Brief descriptive captions:
Content starts

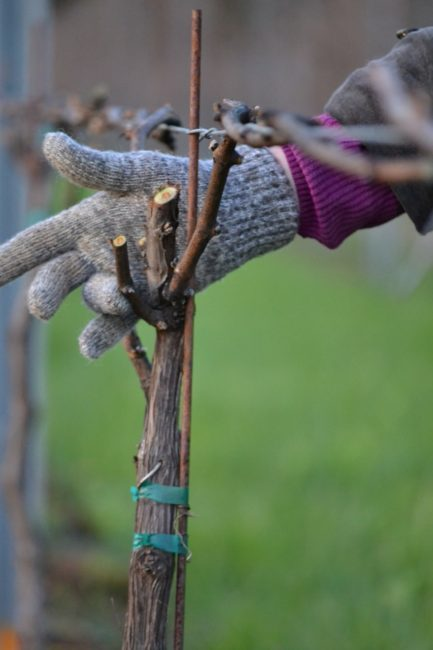 Living the American Dream: Pruning the Pinot Gris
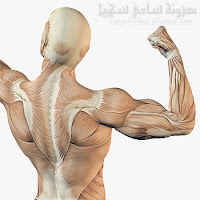 فقط 8 خطوات تقودك لبناء عضلاتك بشكل أسرع مدونة سامي سهيل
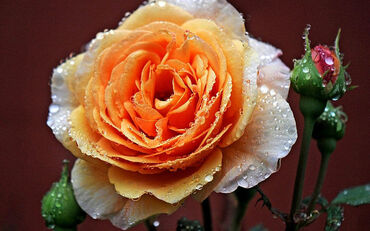 Wet Tea Rose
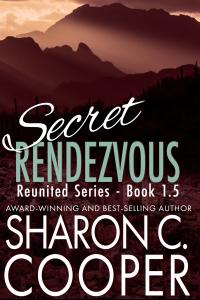Secret Rendezvous (Reunited Series)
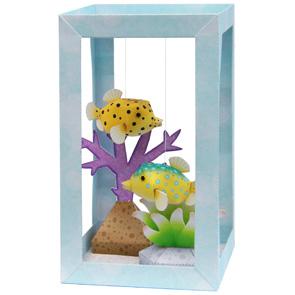 aquarium-boxfish_thl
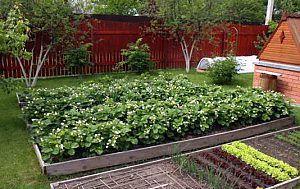 Как выращивать клубнику. Способы посадки и этапы развития | Дача - впро | Выращивание земляники | Постила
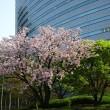 「春・さくら、咲クヤ at 百段階段」/目黒雅叙園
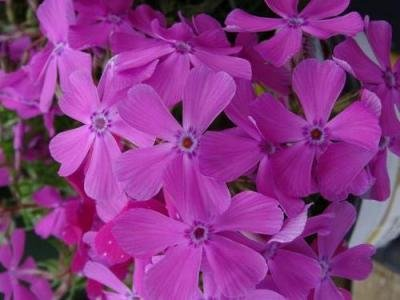 Classy Groundcovers - Phlox 'Drummond's Pink' Creeping Phlox, Moss Phlox {25 Pots - 3 1/2 in.} by Classy Groundcovers (Image #6)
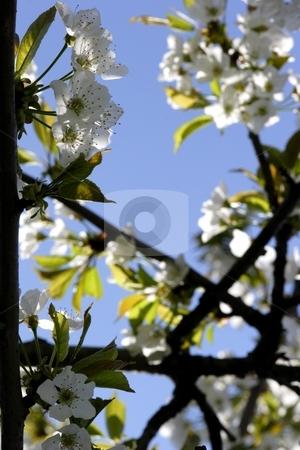 Cherry blossom stock photo, Cherry blossom on tree by Mark Yuill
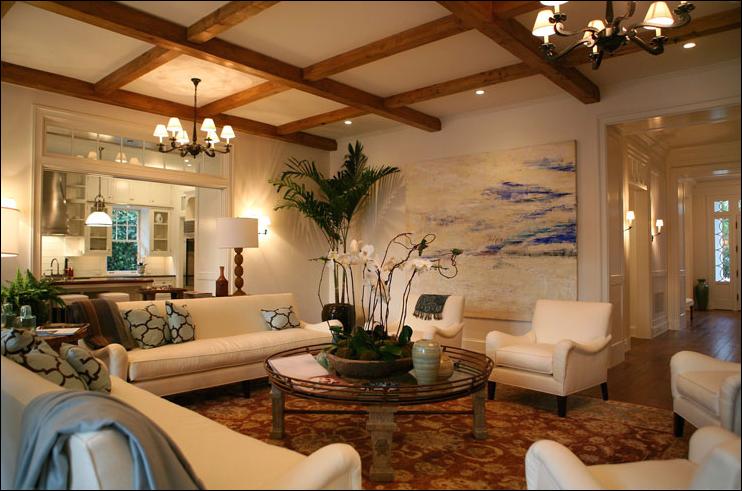 Transitional Living Room Design Ideas - Home Decorating Ideas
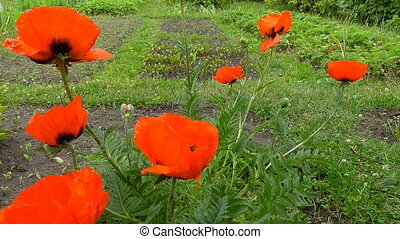Red poppies bloom in the garden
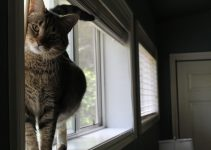 Why Your Cat Is Peeing Everywhere – Causes & Solutions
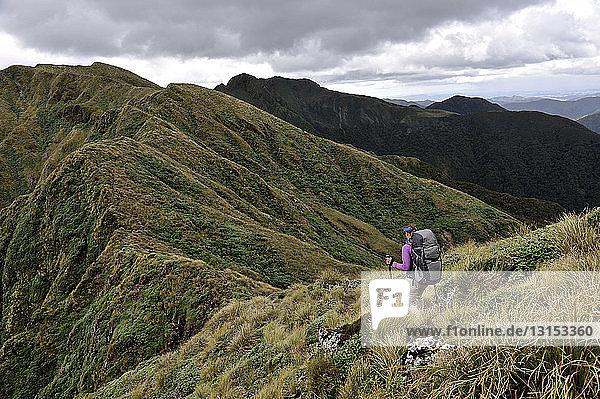 Rear view of female hiker hiking in mountains  Tararua Ridge  New Zealand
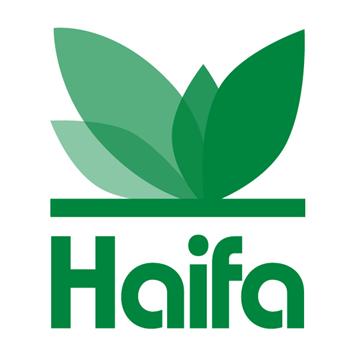 MKP-Haifa-Kim-nong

Content ends

--- DESCRIPTION OF THE TASK ---
Retype the line containing "فقط 8 خطوات" and each line after it through the last line of the entries above, exactly, with no pictures and nothing else.

--- ANSWER TO THIS EXERCISE ---
 فقط 8 خطوات تقودك لبناء عضلاتك بشكل أسرع مدونة سامي سهيل
 Wet Tea Rose
Secret Rendezvous (Reunited Series)
 aquarium-boxfish_thl
 Как выращивать клубнику. Способы посадки и этапы развития | Дача - впро | Выращивание земляники | Постила
 「春・さくら、咲クヤ at 百段階段」/目黒雅叙園
 Classy Groundcovers - Phlox 'Drummond's Pink' Creeping Phlox, Moss Phlox {25 Pots - 3 1/2 in.} by Classy Groundcovers (Image #6)
 Cherry blossom stock photo, Cherry blossom on tree by Mark Yuill
 Transitional Living Room Design Ideas - Home Decorating Ideas
Red poppies bloom in the garden
 Why Your Cat Is Peeing Everywhere – Causes & Solutions
 Rear view of female hiker hiking in mountains  Tararua Ridge  New Zealand
 MKP-Haifa-Kim-nong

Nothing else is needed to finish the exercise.